Let me tell you a true story. In the old days, at the time when Windows was starting to become mainstream, I visited a company in order to install and let them evaluate one of the Windows applications that the company I was working for provided and that I had personally wrote.
The person responsible for the evaluation of the application was a very nice young lady. She showed me to a PC and we sat down together at its desk. I installed the application and she immediately began using it.
The first thing she noticed was that she could start the application from Windows, but not from DOS. The PC she was using, along with other PCs in her company, booted to DOS. Then the user, if she wished, could load Windows by typing “win” in DOS. Actually, this was a method that most companies used at the time. The PCs booted to DOS and could load Windows when the user instructed them so.
So, the evaluator noticed that the Windows application she was evaluating could only work under Windows and not under DOS. She specifically had to load Windows in order to use this application. And the worst part was the other applications that she and the other people in her company used did not have this problem. You see, all the other applications they used were DOS applications.
So the young lady told me that my application had a major shortcoming. You could not run it on DOS. You could run it only on Windows. All the other applications they had for their business could be started on DOS or on Windows, wherever the user happened to be at the time. That my application could not be run under DOS was irrefutably a productivity inhibitor and a showstopper. Irrefutably. This was obvious to her.

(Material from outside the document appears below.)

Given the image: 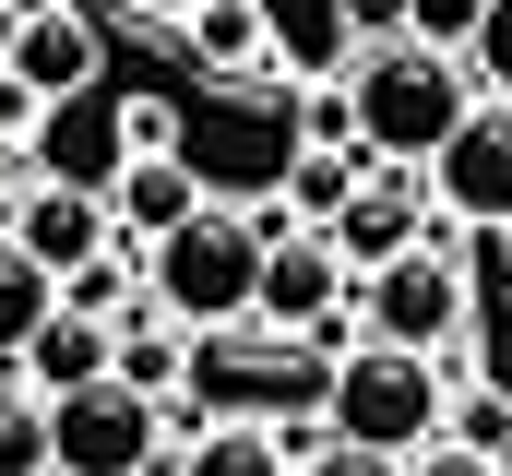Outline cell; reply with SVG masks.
Segmentation results:
<instances>
[{"instance_id": "2e32d148", "label": "cell", "mask_w": 512, "mask_h": 476, "mask_svg": "<svg viewBox=\"0 0 512 476\" xmlns=\"http://www.w3.org/2000/svg\"><path fill=\"white\" fill-rule=\"evenodd\" d=\"M0 476H48V393L0 381Z\"/></svg>"}, {"instance_id": "9c48e42d", "label": "cell", "mask_w": 512, "mask_h": 476, "mask_svg": "<svg viewBox=\"0 0 512 476\" xmlns=\"http://www.w3.org/2000/svg\"><path fill=\"white\" fill-rule=\"evenodd\" d=\"M108 238H120L108 227V191H84V179H24V191H12V250H24L48 286H60L72 262H96Z\"/></svg>"}, {"instance_id": "5bb4252c", "label": "cell", "mask_w": 512, "mask_h": 476, "mask_svg": "<svg viewBox=\"0 0 512 476\" xmlns=\"http://www.w3.org/2000/svg\"><path fill=\"white\" fill-rule=\"evenodd\" d=\"M167 476H286V441H274L262 417H191Z\"/></svg>"}, {"instance_id": "5b68a950", "label": "cell", "mask_w": 512, "mask_h": 476, "mask_svg": "<svg viewBox=\"0 0 512 476\" xmlns=\"http://www.w3.org/2000/svg\"><path fill=\"white\" fill-rule=\"evenodd\" d=\"M155 453H167V393L120 369L48 393V476H155Z\"/></svg>"}, {"instance_id": "d6986e66", "label": "cell", "mask_w": 512, "mask_h": 476, "mask_svg": "<svg viewBox=\"0 0 512 476\" xmlns=\"http://www.w3.org/2000/svg\"><path fill=\"white\" fill-rule=\"evenodd\" d=\"M465 72H477V96H512V0L477 12V36H465Z\"/></svg>"}, {"instance_id": "e0dca14e", "label": "cell", "mask_w": 512, "mask_h": 476, "mask_svg": "<svg viewBox=\"0 0 512 476\" xmlns=\"http://www.w3.org/2000/svg\"><path fill=\"white\" fill-rule=\"evenodd\" d=\"M441 429H453L465 453H489V465H512V393H489V381H453Z\"/></svg>"}, {"instance_id": "9a60e30c", "label": "cell", "mask_w": 512, "mask_h": 476, "mask_svg": "<svg viewBox=\"0 0 512 476\" xmlns=\"http://www.w3.org/2000/svg\"><path fill=\"white\" fill-rule=\"evenodd\" d=\"M131 298H143V238H108L96 262L60 274V310H84V322H120Z\"/></svg>"}, {"instance_id": "277c9868", "label": "cell", "mask_w": 512, "mask_h": 476, "mask_svg": "<svg viewBox=\"0 0 512 476\" xmlns=\"http://www.w3.org/2000/svg\"><path fill=\"white\" fill-rule=\"evenodd\" d=\"M441 405H453V369H441V357L382 346V334H346V346H334V381H322V429H334V441L417 453V441H441Z\"/></svg>"}, {"instance_id": "7a4b0ae2", "label": "cell", "mask_w": 512, "mask_h": 476, "mask_svg": "<svg viewBox=\"0 0 512 476\" xmlns=\"http://www.w3.org/2000/svg\"><path fill=\"white\" fill-rule=\"evenodd\" d=\"M358 334L417 346V357H441L453 381H477V274H465V227L453 215H429L417 250H393V262L358 274Z\"/></svg>"}, {"instance_id": "d4e9b609", "label": "cell", "mask_w": 512, "mask_h": 476, "mask_svg": "<svg viewBox=\"0 0 512 476\" xmlns=\"http://www.w3.org/2000/svg\"><path fill=\"white\" fill-rule=\"evenodd\" d=\"M489 238H501V250H512V227H489Z\"/></svg>"}, {"instance_id": "603a6c76", "label": "cell", "mask_w": 512, "mask_h": 476, "mask_svg": "<svg viewBox=\"0 0 512 476\" xmlns=\"http://www.w3.org/2000/svg\"><path fill=\"white\" fill-rule=\"evenodd\" d=\"M334 24H346V48H382V36H405V0H334Z\"/></svg>"}, {"instance_id": "ffe728a7", "label": "cell", "mask_w": 512, "mask_h": 476, "mask_svg": "<svg viewBox=\"0 0 512 476\" xmlns=\"http://www.w3.org/2000/svg\"><path fill=\"white\" fill-rule=\"evenodd\" d=\"M477 12H489V0H405V36H429V48H453V60H465Z\"/></svg>"}, {"instance_id": "ba28073f", "label": "cell", "mask_w": 512, "mask_h": 476, "mask_svg": "<svg viewBox=\"0 0 512 476\" xmlns=\"http://www.w3.org/2000/svg\"><path fill=\"white\" fill-rule=\"evenodd\" d=\"M96 72H108V36H96L72 0H36V12L12 24V48H0V84H24L36 108H72V96H96Z\"/></svg>"}, {"instance_id": "7c38bea8", "label": "cell", "mask_w": 512, "mask_h": 476, "mask_svg": "<svg viewBox=\"0 0 512 476\" xmlns=\"http://www.w3.org/2000/svg\"><path fill=\"white\" fill-rule=\"evenodd\" d=\"M179 48H191L203 84H251V72H274V12L262 0H191L179 12Z\"/></svg>"}, {"instance_id": "52a82bcc", "label": "cell", "mask_w": 512, "mask_h": 476, "mask_svg": "<svg viewBox=\"0 0 512 476\" xmlns=\"http://www.w3.org/2000/svg\"><path fill=\"white\" fill-rule=\"evenodd\" d=\"M417 179H429V215H453V227H512V96H477V108L441 131V155H429Z\"/></svg>"}, {"instance_id": "cb8c5ba5", "label": "cell", "mask_w": 512, "mask_h": 476, "mask_svg": "<svg viewBox=\"0 0 512 476\" xmlns=\"http://www.w3.org/2000/svg\"><path fill=\"white\" fill-rule=\"evenodd\" d=\"M131 24H179V12H191V0H120Z\"/></svg>"}, {"instance_id": "6da1fadb", "label": "cell", "mask_w": 512, "mask_h": 476, "mask_svg": "<svg viewBox=\"0 0 512 476\" xmlns=\"http://www.w3.org/2000/svg\"><path fill=\"white\" fill-rule=\"evenodd\" d=\"M298 215L286 203H203L179 215L167 238H143V298L179 322V334H215V322H251V286H262V238H286Z\"/></svg>"}, {"instance_id": "4fadbf2b", "label": "cell", "mask_w": 512, "mask_h": 476, "mask_svg": "<svg viewBox=\"0 0 512 476\" xmlns=\"http://www.w3.org/2000/svg\"><path fill=\"white\" fill-rule=\"evenodd\" d=\"M108 369V322H84V310H60L48 298V322L12 346V381H36V393H72V381H96Z\"/></svg>"}, {"instance_id": "ac0fdd59", "label": "cell", "mask_w": 512, "mask_h": 476, "mask_svg": "<svg viewBox=\"0 0 512 476\" xmlns=\"http://www.w3.org/2000/svg\"><path fill=\"white\" fill-rule=\"evenodd\" d=\"M48 298H60V286H48V274H36V262L0 238V357H12L24 334H36V322H48Z\"/></svg>"}, {"instance_id": "8992f818", "label": "cell", "mask_w": 512, "mask_h": 476, "mask_svg": "<svg viewBox=\"0 0 512 476\" xmlns=\"http://www.w3.org/2000/svg\"><path fill=\"white\" fill-rule=\"evenodd\" d=\"M346 310H358V274H346V250L322 227L262 238V286H251L262 334H322V346H346Z\"/></svg>"}, {"instance_id": "8fae6325", "label": "cell", "mask_w": 512, "mask_h": 476, "mask_svg": "<svg viewBox=\"0 0 512 476\" xmlns=\"http://www.w3.org/2000/svg\"><path fill=\"white\" fill-rule=\"evenodd\" d=\"M203 203H215V179H203L179 143H155V155H120V167H108V227H120V238H167L179 215H203Z\"/></svg>"}, {"instance_id": "7402d4cb", "label": "cell", "mask_w": 512, "mask_h": 476, "mask_svg": "<svg viewBox=\"0 0 512 476\" xmlns=\"http://www.w3.org/2000/svg\"><path fill=\"white\" fill-rule=\"evenodd\" d=\"M405 476H512V465H489V453H465V441L441 429V441H417V453H405Z\"/></svg>"}, {"instance_id": "3957f363", "label": "cell", "mask_w": 512, "mask_h": 476, "mask_svg": "<svg viewBox=\"0 0 512 476\" xmlns=\"http://www.w3.org/2000/svg\"><path fill=\"white\" fill-rule=\"evenodd\" d=\"M465 108H477V72L453 48H429V36H382V48L346 60V119H358V143L382 167H429Z\"/></svg>"}, {"instance_id": "30bf717a", "label": "cell", "mask_w": 512, "mask_h": 476, "mask_svg": "<svg viewBox=\"0 0 512 476\" xmlns=\"http://www.w3.org/2000/svg\"><path fill=\"white\" fill-rule=\"evenodd\" d=\"M322 238L346 250V274H370V262H393V250H417V238H429V179H417V167H370V179L322 215Z\"/></svg>"}, {"instance_id": "44dd1931", "label": "cell", "mask_w": 512, "mask_h": 476, "mask_svg": "<svg viewBox=\"0 0 512 476\" xmlns=\"http://www.w3.org/2000/svg\"><path fill=\"white\" fill-rule=\"evenodd\" d=\"M286 476H405V453H370V441H322V453H298Z\"/></svg>"}]
</instances>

I tried to explain to her the merits of the Windows applications, why they will be the future, why DOS will go away and why my application had this shortcoming. She did not “buy” what I told her. She kept her position that my application should have behaved like all the other applications (DOS applications) she and the rest of her company were using. In her eyes and mind, I was trying to give them a sub par application. In her eyes and mind, I was trying to give them a sub par application that could fool no one.
Two decades passed since then and this is the present time. Windows 8 is out and a dual mentality is back, with desktop applications and newer, start-screen, previously-named-metro, modern UI, touch-centric apps.
Yes, we have the desktop (like the DOS of old) and the start screen (like the Windows OS of old). And with the advent of Windows 8.1, where you could have, if you wish, boot-to-desktop functionality, you could boot straight to desktop. So the situation starts to resemble that of the old PCs: you could boot straight to desktop like the old PCs booted to DOS. There will be the old “trustworthy” applications, whereas the new apps will be “over there” in the start screen.
Actually, I don’t expect any user to mind (although you can never be sure!) I think this time things are easier to explain, since switching between start screen and desktop is easy. Also, Microsoft is not a pioneer in this field. People already know and use touch-centric apps from other platforms. So, yes, I am not that afraid that a customer will think I con her when I present a modern app to her (but as I previously wrote, you can never be sure!).
Since the customer is always right, newer technologies, paradigms and interfaces like Windows 8 and 8.1 have to prove their worth to their customers. And in this case, customers are mainly not the IT professionals but the end users.